Mr. Johnson said that the rise in homelessness was a regional problem, and that surrounding localities should help pay for any solution, like establishing a permanent tent city. He will also have access to $2.3 million that President Obama’s stimulus package is giving Sacramento to deal with homeless issues.

“We’ve tried to sweep the homeless under the rug and it’s been our dirty little secret for far too long,” said the mayor, who took office three months ago and whose status as a former Phoenix Suns basketball star has helped attract media attention to the tent city. “We’ve been relying on good Samaritans and nonprofits, but they’re overwhelmed now.”

Tent cities — much like the “Hoovervilles” of the Depression — have sprung up elsewhere around the country. But Sacramento, with one of the highest foreclosure rates, has one of the biggest, with a population of “easily 300,” said Rob Fong, a Sacramento city councilman, and it is “definitely growing.”
“It’s an unfortunate sign of the times,” he said.

This tent city is in a place of great natural beauty, between two rivers, with birds and open sky and a relatively mild climate. Homeless people have lived there for years, largely unseen, but as more working class people move in, the tents are multiplying and becoming harder to ignore.

The official count of homeless people in Sacramento is 1,226 people, and they are spilling out to the tent city because the housing shelters are full; one of the shelters is turning away more than 200 women and children a day.

“With the recession, the numbers of people who need help has gone up dramatically,” said Joan Burke, director of advocacy for Loaves & Fishes, a nearby privately financed, non-profit organization that provides survival services for people who are homeless and tries to help them regain a home.

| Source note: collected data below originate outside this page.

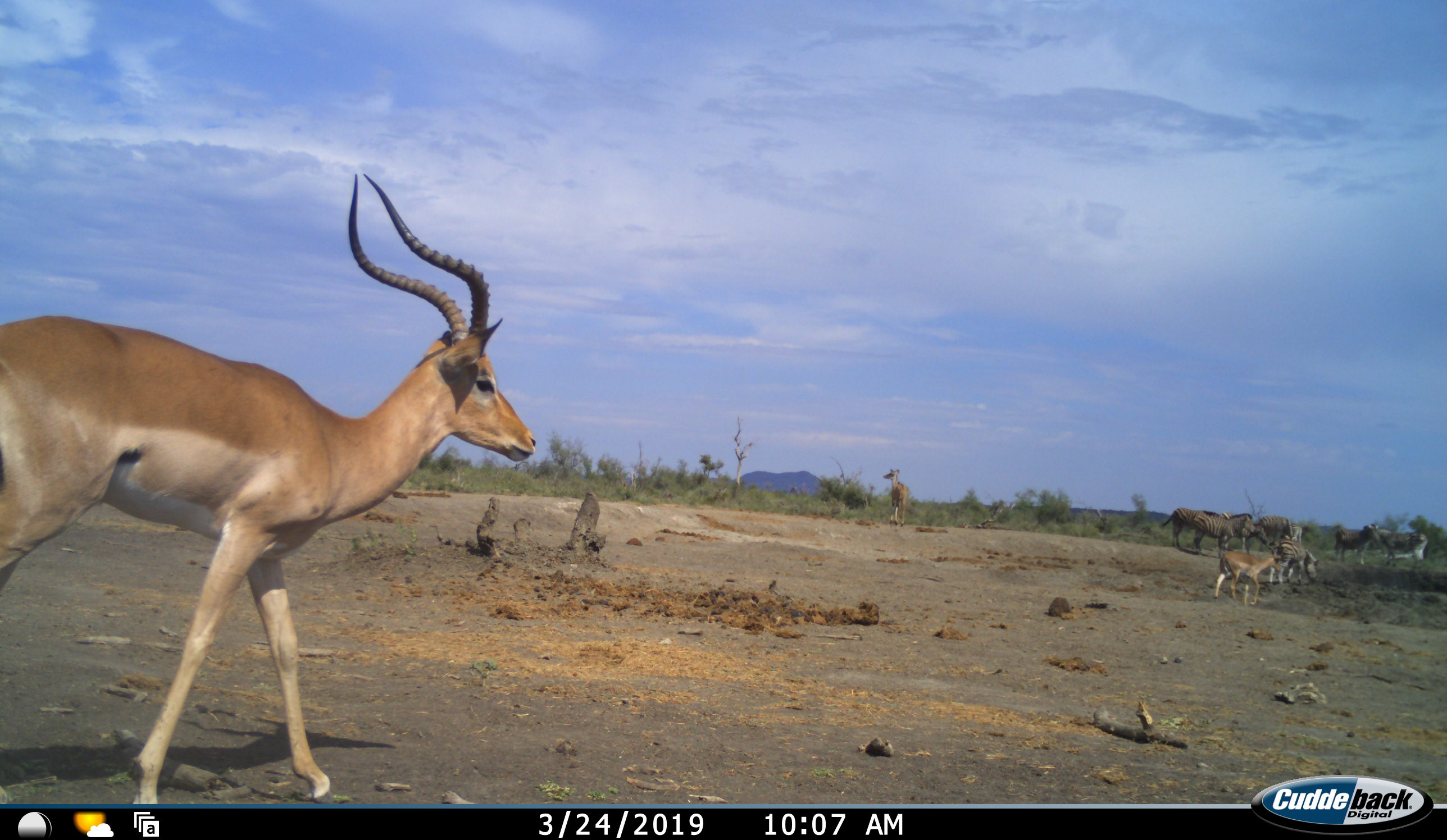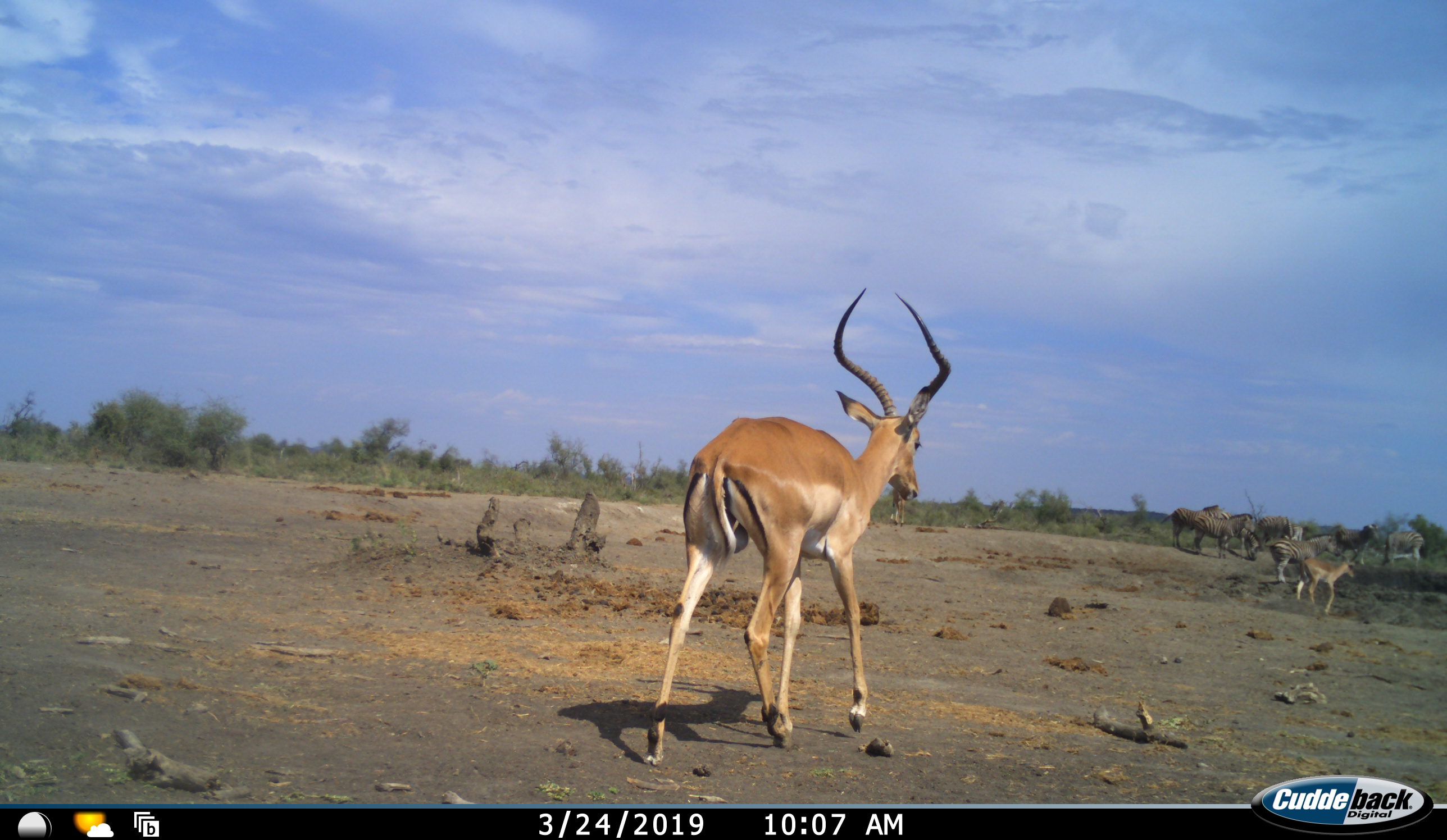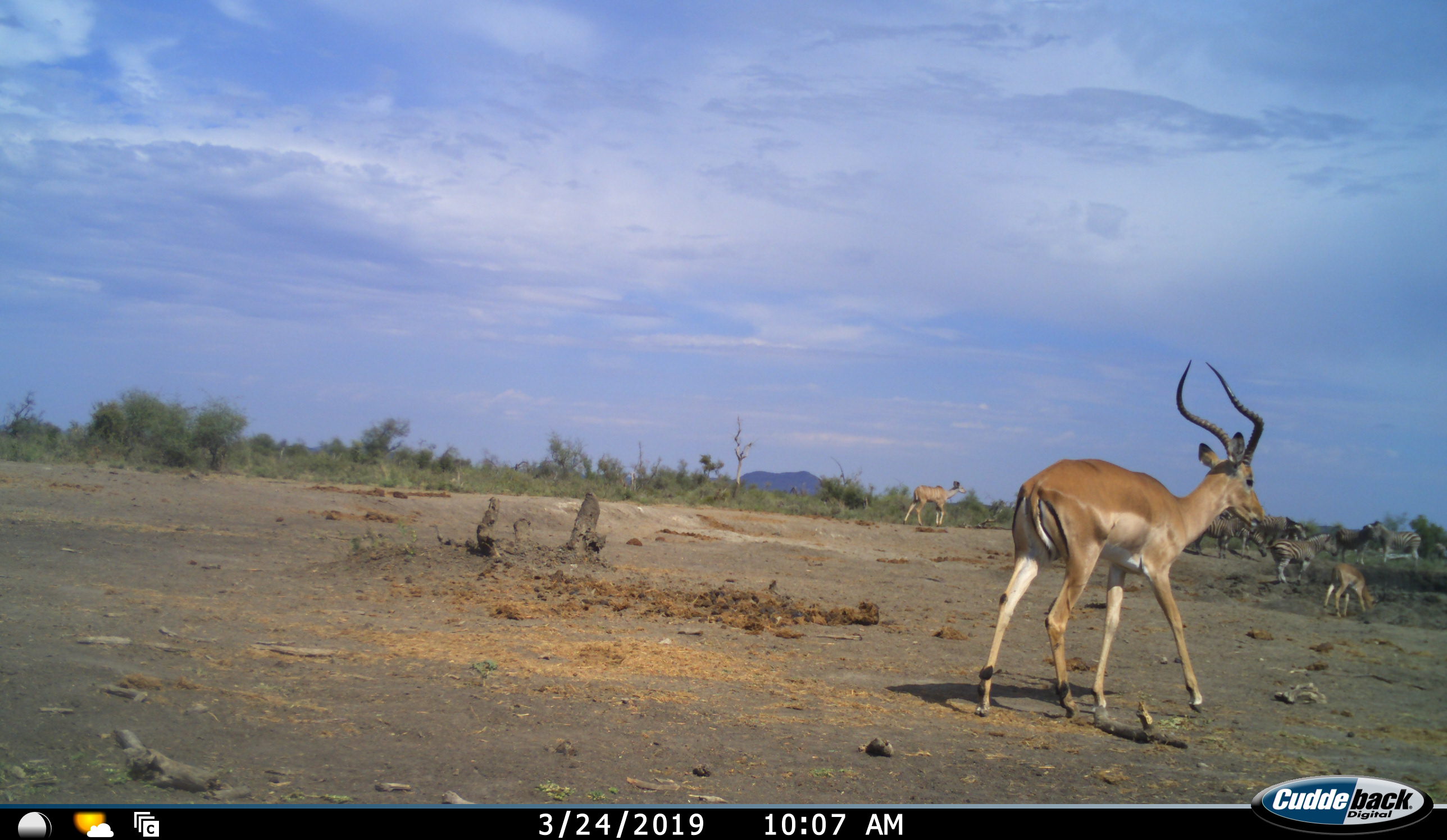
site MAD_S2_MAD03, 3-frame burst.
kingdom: Animalia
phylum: Chordata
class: Mammalia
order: Artiodactyla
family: Bovidae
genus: Aepyceros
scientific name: Aepyceros melampus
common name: impala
Impala (Aepyceros melampus), count 3. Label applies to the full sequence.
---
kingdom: Animalia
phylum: Chordata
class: Mammalia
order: Perissodactyla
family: Equidae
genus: Equus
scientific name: Equus quagga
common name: plains zebra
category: zebraplains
Zebraplains (plains zebra) (Equus quagga), count 8. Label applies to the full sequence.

“The number of unsheltered people here went up 26 percent in one year,” she said. “We have lots of folks living in their cars. People are buying storage units and living in them. People are trying to do what they can to put a roof over their head. Sometimes people romanticize camping, that they are free spirits. In fact, it’s an act of desperation.”

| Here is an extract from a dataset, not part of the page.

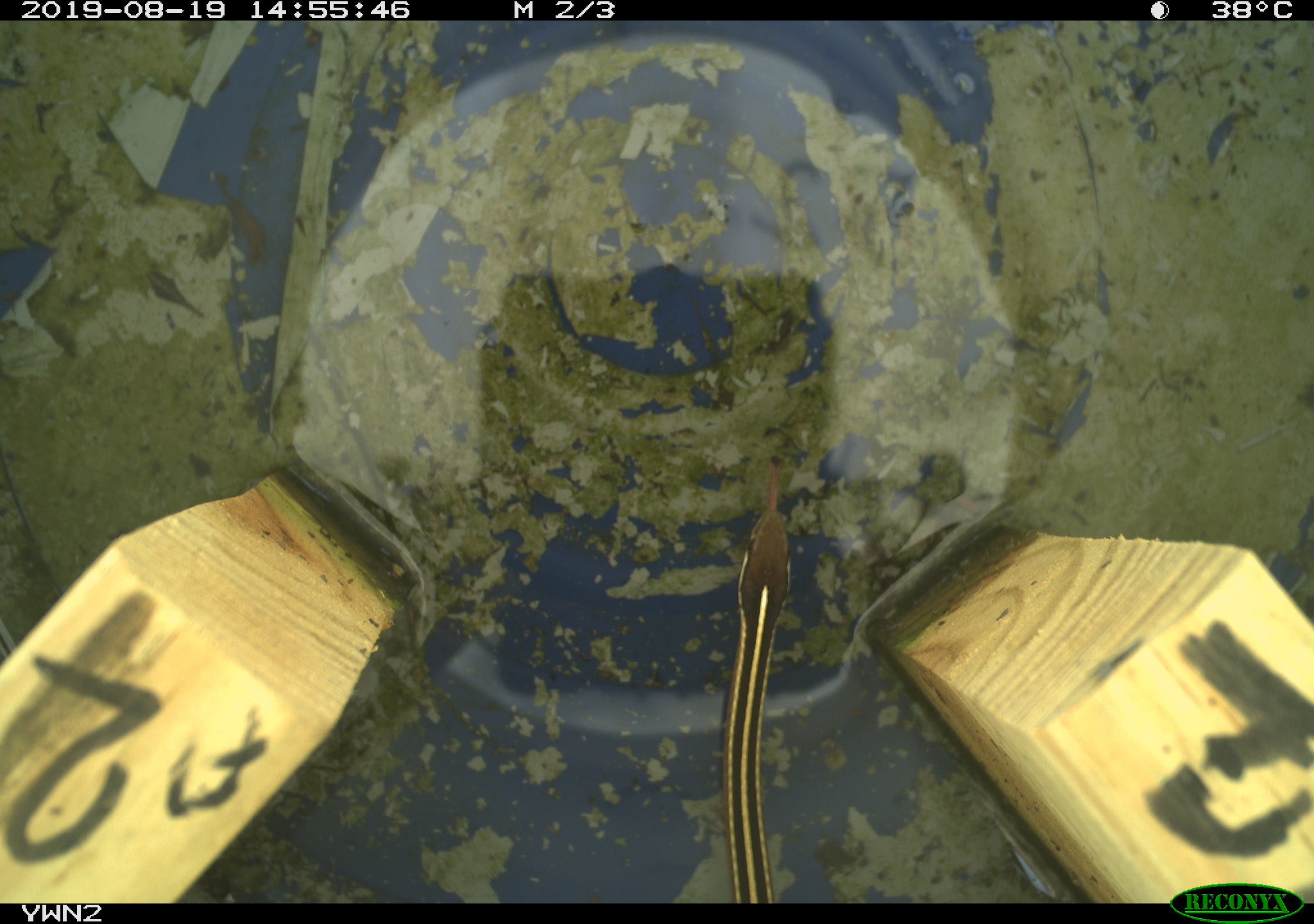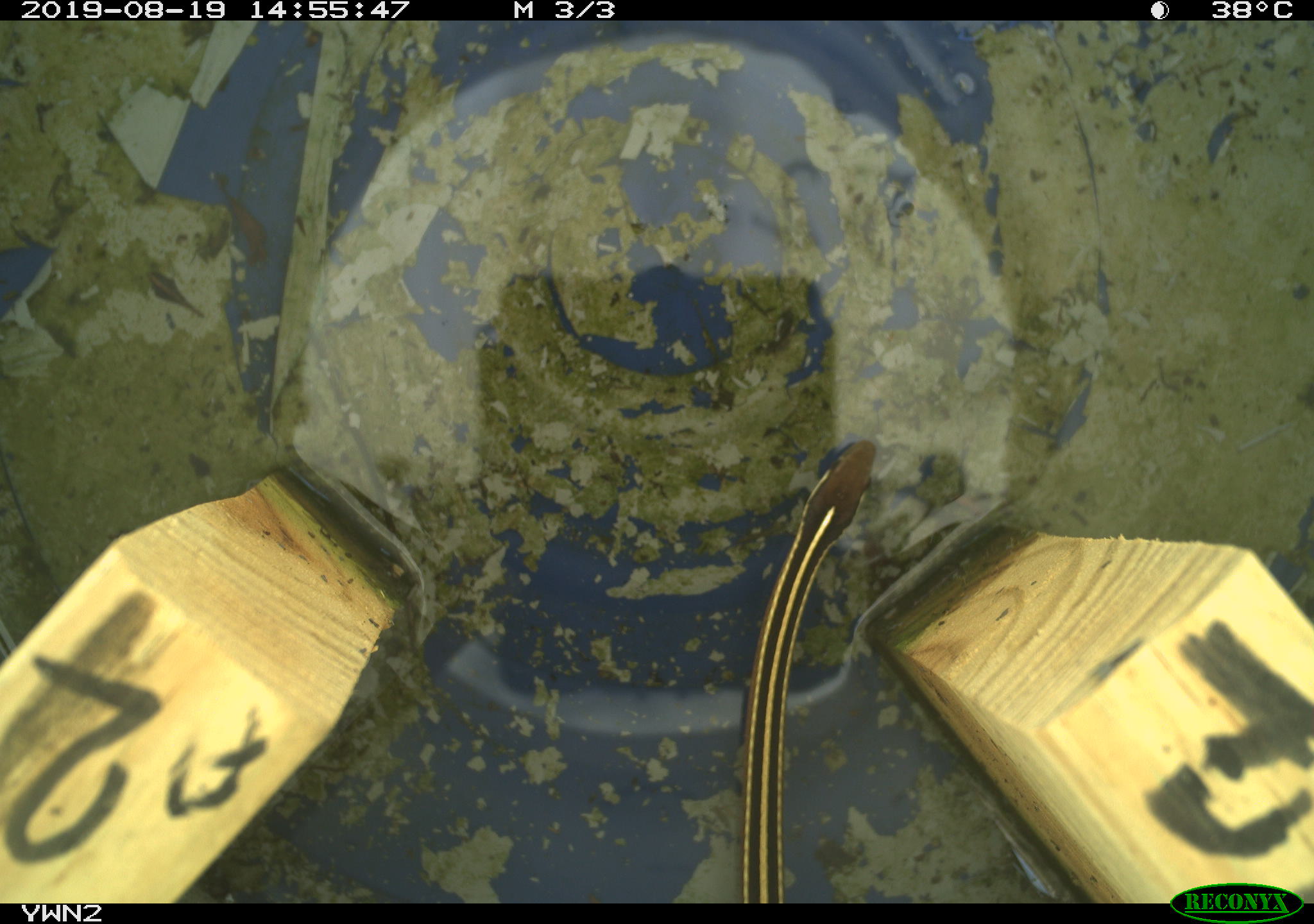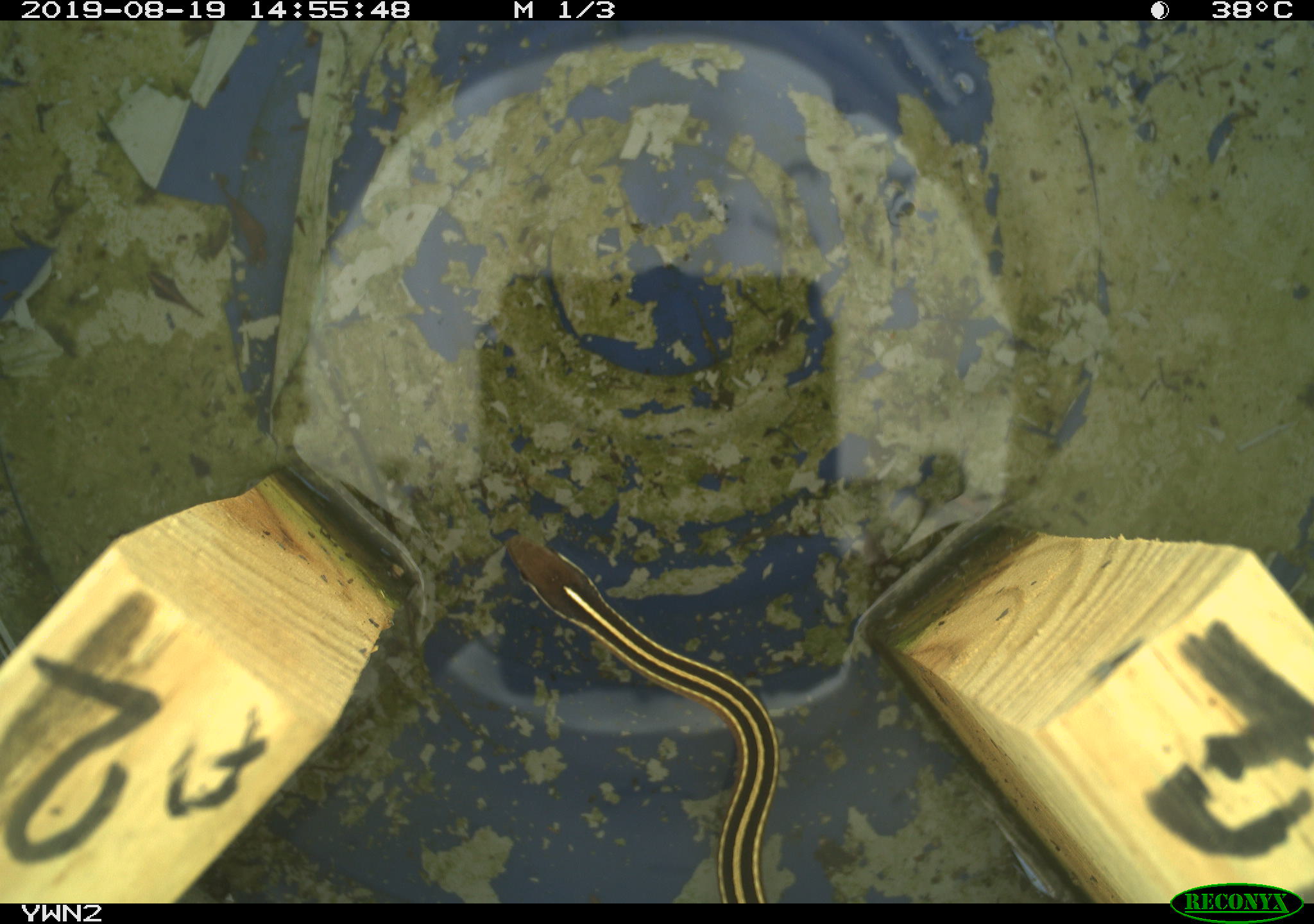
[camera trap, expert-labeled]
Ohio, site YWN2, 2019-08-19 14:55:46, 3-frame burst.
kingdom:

While some residents are neat and tidy and build latrines, she said, many others are mentally ill, alcoholic or have other problems and do not use latrines. This has created what she calls “third world” conditions.

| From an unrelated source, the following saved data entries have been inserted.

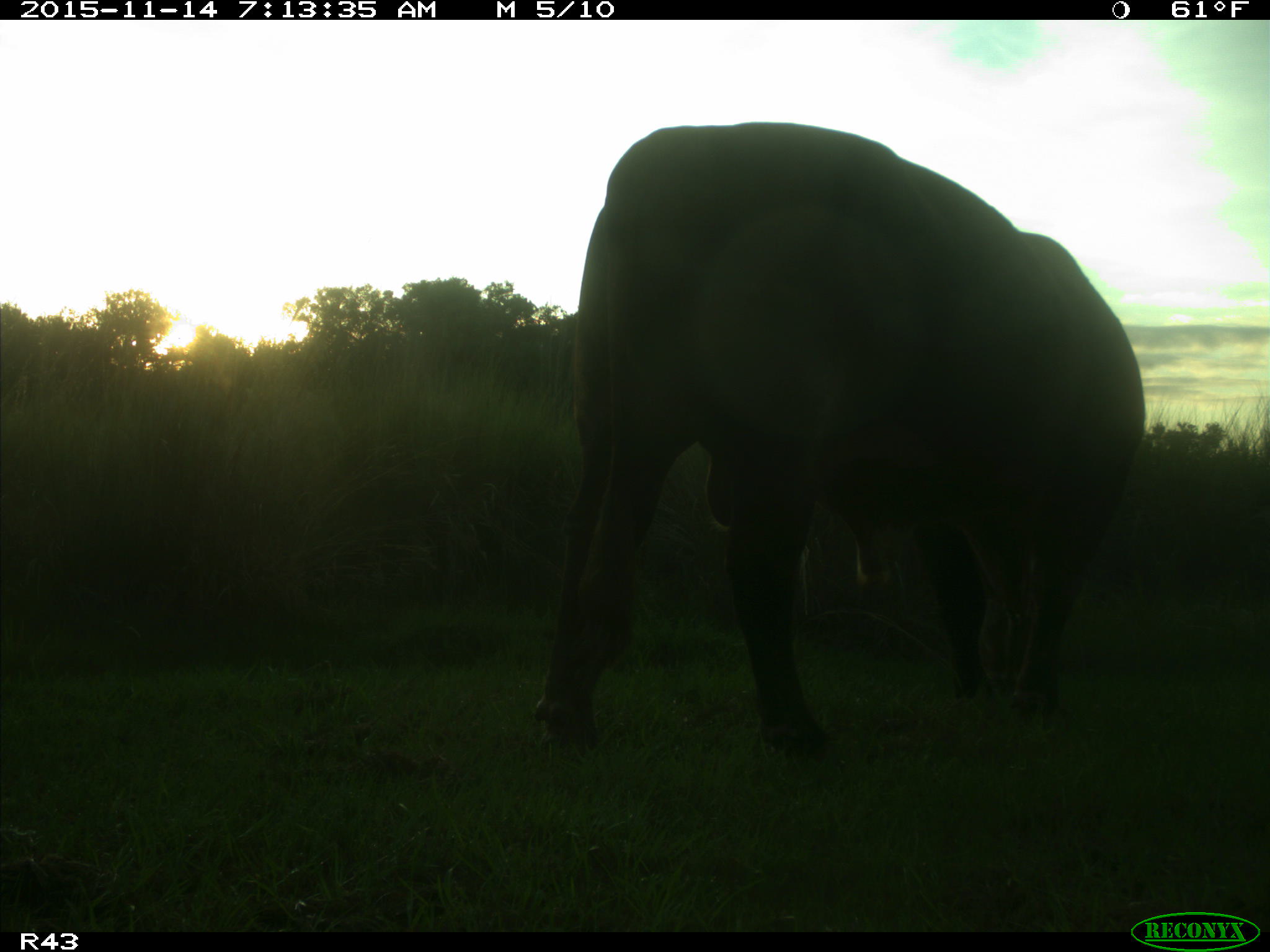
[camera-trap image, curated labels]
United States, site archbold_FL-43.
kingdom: Animalia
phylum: Chordata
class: Mammalia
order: Artiodactyla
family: Bovidae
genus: Bos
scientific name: Bos taurus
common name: domestic cow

She said her group was trying to encourage the city to provide space at state campgrounds with toilets and running water. Mr. Fong, the councilman, is working on a plan that might convert the horse barns at a nearby state fairground, which is empty most of the year, into temporary housing. He is also encouraging a project in which local churches, synagogues and mosques would adopt a family from a local shelter and find housing for them, thereby creating more space in the now-full shelters for those living in the tent city.

Establishing a government-sanctioned tent city would require the approval of the city council and Sacramento County Board of Supervisors. Some property owners and developers have already raised questions about the idea, saying a permanent homeless encampment would reduce property values, put an extra burden on those nearby and block off a portion of the city to others.

“Today” on Sacramento’s tent city.

The current tent city, along the American River, has prompted concern by The American River Parkway Preservation Society, which has written on its blog: “If local government truly wishes to establish tent cities they need to be some place where the surrounding communities are not materially and criminogenically degraded — as the first call of public leadership is to protect the public.”

Nationally, almost half the people who are homeless live outside, not in shelters, according to a study released in 2007, said Michael Stoops, executive director of the National Coalition for the Homeless.
“There have always been people living outside in huge numbers because no city provides shelter to all of its people,” he said. “But now there’s so many people and encampments have been getting larger.” Most of the tent cities began as shelters for the regular or chronic homeless, “but there’s new faces starting to pop up because there’s no room at the inn.”